Research out of the Hussman Institute for Human Genomics at the University of Miami Miller School of Medicine supports the importance of structural variation in autism spectrum disorder (ASD). This unique study, by led by Margaret A. Pericak-Vance, Ph.D., John R. Gilbert, Ph.D., and Dale Hedges, Ph.D., used high-resolution arrays to detect changes in DNA structure as small as one thousand base pairs, further strengthens the case that rare structural variants at multiple genes contribute to autism spectrum disorders.
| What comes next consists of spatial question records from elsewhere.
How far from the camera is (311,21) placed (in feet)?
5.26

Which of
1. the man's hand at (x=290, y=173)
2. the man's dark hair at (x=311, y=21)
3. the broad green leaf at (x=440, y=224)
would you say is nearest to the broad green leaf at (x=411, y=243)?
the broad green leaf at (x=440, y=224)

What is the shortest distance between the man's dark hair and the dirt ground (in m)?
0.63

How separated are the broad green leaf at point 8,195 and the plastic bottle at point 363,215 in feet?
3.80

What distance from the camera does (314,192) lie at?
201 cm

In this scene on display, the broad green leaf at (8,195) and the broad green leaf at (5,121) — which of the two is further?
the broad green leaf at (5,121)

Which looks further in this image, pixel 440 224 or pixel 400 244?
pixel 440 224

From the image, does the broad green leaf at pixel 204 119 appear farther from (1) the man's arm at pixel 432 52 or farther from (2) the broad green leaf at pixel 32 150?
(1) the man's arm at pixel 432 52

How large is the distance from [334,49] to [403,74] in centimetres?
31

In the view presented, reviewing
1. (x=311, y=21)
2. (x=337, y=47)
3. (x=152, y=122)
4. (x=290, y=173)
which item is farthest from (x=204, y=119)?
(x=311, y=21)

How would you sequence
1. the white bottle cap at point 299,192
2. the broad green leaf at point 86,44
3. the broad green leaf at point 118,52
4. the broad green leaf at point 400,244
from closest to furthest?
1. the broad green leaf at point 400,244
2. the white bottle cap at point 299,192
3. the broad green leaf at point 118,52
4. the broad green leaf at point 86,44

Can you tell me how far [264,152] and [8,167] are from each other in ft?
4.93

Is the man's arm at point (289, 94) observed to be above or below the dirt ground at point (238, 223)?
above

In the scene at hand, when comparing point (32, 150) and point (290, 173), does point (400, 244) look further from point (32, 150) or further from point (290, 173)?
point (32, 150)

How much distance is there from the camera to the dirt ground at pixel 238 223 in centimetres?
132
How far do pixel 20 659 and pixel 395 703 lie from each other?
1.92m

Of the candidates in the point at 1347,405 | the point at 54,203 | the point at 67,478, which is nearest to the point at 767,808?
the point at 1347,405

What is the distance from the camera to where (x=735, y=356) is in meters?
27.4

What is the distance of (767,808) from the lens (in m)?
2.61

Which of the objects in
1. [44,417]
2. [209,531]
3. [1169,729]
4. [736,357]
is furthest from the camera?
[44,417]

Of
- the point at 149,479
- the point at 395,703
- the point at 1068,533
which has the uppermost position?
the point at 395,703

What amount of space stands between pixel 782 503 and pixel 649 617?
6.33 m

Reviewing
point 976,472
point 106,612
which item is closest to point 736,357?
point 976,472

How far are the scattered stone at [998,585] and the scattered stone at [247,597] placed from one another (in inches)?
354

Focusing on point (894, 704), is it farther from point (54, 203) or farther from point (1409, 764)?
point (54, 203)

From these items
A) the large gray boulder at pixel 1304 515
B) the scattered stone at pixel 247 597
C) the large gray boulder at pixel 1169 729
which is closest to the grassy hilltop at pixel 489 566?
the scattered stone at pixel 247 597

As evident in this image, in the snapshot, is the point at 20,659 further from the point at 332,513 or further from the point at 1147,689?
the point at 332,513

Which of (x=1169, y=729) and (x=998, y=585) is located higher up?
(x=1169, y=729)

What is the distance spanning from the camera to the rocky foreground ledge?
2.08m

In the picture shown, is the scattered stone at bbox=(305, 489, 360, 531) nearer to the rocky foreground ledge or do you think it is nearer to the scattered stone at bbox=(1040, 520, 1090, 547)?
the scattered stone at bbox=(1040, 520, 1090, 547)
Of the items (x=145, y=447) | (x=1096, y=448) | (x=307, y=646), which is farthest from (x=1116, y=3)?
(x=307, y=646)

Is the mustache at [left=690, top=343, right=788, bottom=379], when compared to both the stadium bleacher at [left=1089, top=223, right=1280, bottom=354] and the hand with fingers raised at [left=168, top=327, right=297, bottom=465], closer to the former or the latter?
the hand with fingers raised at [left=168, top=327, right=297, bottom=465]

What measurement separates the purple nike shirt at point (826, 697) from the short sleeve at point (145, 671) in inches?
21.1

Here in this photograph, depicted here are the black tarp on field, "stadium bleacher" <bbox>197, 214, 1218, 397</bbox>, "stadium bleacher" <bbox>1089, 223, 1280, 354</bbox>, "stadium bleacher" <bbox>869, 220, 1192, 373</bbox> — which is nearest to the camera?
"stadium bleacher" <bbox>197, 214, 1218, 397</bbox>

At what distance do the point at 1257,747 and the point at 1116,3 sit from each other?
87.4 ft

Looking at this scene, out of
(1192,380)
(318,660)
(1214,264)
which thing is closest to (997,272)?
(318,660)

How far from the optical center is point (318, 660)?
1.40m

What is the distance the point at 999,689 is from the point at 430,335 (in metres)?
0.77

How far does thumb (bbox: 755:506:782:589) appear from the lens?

Published April 2 in the online edition of the journal Molecular Autism, the study, “Evidence of novel fine-scale structural variation at autism spectrum disorder candidate loci,” reported statistically significant enrichment of rare exonic deletions in NRXN1 in autistic versus non-autistic individuals and detected potential ASD related variants in other genes.
These results provide further strong evidence supporting a role for NRXN1 disruption in ASD, and highlight that disruptions can occur on scales that may cause them to be missed by lower-resolution screening techniques. Given that researchers have effectively been blind to these smaller scale structural events until relatively recently, these results offer the promise that high-resolution arrays and deep whole-genome sequencing will unlock a treasure trove of information about ASD genetic risk factors.